ÉCOLOGIE
Quand un producteur de patates filtre son eau au fil des saules suédois
lundi 13.02.2012, 05:13
En moins d'une journée, 30000 saules ont été coupés et broyés pour alimenter des chaufferies bois.La dernière fois qu'Henri Leveugle a fait couper ses 2 000 hectares de saules, soit un peu moins du tiers d'un terrain de foot, les écologistes du coin ont râlé. Depuis, ils ont appris les vertus de ces arbres. Et lors de la coupe de jeudi, personne n'était là pour manifester son mécontentement.
Non seulement ces arbres dont la graine vient de Suède repoussent mais en plus ils filtrent les quinze mètres cubes que rejette chaque jour 5GE grâce à un réseau d'irrigation qui nourrit ses arbres gourmands en eau.
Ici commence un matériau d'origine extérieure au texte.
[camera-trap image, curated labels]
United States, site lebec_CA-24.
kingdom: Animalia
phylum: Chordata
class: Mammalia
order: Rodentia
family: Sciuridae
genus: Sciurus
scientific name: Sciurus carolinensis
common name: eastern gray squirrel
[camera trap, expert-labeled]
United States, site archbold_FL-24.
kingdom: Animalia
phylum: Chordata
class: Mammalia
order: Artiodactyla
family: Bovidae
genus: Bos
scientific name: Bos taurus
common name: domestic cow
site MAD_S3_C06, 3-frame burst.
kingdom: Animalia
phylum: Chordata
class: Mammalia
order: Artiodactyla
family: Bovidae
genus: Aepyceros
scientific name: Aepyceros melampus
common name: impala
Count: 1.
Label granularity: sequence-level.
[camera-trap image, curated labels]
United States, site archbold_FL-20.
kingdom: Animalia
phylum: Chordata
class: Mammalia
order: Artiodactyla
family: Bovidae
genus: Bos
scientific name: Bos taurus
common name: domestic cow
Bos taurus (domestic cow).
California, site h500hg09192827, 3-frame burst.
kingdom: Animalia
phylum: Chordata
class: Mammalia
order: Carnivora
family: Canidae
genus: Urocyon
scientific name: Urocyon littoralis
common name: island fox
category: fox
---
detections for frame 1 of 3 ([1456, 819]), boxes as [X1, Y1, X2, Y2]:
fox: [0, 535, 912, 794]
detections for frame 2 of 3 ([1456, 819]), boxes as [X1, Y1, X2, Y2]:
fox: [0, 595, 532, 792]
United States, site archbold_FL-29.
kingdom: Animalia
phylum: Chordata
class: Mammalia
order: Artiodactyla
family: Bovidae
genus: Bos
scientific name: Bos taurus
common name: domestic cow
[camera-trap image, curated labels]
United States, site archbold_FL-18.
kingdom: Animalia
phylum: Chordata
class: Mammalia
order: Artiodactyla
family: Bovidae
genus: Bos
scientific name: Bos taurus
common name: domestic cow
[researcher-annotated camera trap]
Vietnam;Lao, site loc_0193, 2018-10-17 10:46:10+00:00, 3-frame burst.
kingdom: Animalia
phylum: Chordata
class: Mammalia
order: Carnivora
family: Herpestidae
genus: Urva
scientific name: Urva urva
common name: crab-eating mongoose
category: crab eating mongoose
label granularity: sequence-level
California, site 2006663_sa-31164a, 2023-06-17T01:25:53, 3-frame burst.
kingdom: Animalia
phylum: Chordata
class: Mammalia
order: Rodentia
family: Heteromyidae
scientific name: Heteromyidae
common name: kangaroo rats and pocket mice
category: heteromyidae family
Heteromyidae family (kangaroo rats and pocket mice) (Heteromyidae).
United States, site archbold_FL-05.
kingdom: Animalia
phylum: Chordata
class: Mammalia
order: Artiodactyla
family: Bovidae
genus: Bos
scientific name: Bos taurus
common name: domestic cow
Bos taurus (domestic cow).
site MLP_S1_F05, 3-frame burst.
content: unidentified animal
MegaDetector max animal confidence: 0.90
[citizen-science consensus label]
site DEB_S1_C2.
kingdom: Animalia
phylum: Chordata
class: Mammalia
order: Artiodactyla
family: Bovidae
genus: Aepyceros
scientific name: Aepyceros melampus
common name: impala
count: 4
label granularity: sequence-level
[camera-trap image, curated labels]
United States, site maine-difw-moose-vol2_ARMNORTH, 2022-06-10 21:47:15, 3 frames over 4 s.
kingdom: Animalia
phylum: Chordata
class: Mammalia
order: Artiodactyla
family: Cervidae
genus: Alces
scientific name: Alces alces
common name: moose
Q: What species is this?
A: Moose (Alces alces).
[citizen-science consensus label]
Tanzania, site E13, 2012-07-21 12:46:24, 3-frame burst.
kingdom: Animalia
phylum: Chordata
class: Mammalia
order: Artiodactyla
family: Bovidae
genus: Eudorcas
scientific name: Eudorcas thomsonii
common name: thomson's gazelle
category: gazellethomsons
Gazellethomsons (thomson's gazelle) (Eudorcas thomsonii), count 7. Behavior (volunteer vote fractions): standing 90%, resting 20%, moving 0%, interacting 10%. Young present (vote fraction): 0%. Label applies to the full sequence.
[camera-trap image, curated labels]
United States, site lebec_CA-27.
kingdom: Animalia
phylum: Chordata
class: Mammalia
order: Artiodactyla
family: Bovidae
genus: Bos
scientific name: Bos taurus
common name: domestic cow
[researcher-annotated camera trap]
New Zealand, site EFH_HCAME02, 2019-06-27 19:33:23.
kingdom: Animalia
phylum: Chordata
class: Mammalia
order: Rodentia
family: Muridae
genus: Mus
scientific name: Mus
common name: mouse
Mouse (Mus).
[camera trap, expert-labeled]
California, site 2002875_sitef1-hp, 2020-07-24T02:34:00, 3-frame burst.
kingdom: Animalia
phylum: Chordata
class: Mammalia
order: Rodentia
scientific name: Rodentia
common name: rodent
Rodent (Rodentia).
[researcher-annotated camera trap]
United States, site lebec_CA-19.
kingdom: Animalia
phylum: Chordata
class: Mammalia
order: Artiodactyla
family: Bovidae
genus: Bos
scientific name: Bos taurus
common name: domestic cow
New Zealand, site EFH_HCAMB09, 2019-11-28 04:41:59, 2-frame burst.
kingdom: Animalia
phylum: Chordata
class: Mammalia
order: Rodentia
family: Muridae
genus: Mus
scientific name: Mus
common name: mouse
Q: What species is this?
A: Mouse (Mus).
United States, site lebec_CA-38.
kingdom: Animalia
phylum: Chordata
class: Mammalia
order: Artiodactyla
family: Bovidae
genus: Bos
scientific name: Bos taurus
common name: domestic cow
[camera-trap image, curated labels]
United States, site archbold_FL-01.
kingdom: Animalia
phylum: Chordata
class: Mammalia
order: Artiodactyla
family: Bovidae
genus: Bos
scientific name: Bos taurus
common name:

Depuis 2008, cette entreprise de transformation de pommes de terre installée à Comines emploie la taille à très courte rotation pour ses eaux usées : « Dans notre hameau, nous n'avons pas d'égouts et la réalisation d'une station d'épuration coûtait trop cher, explique le gérant, Henri Leveugle. Je suis tombé sur Bionis et avec eux, nous avons mis au point ce système. » L'investissement représente alors 120 000 euros mais les coûts d'entretien restent largement inférieurs à une station d'épuration.
« J'ai découvert ce procédé en Nouvelle-Zélande, raconte Christian Cuingnet, le père de Bionis. Là-bas, les eaux usées d'une ville de 70 000 habitants sont traitées par des arbres. Là, le rendement des saules de 5GE est l'un des meilleurs chez Bionis avec cinquante tonnes à l'hectare grâce aux épluchures de patates. » Avec trois cents hectares de saules, le procédé reste anecdotique en France. En Suède, cette façon d'épurer l'eau totalise 160 000 hectares... G. SG.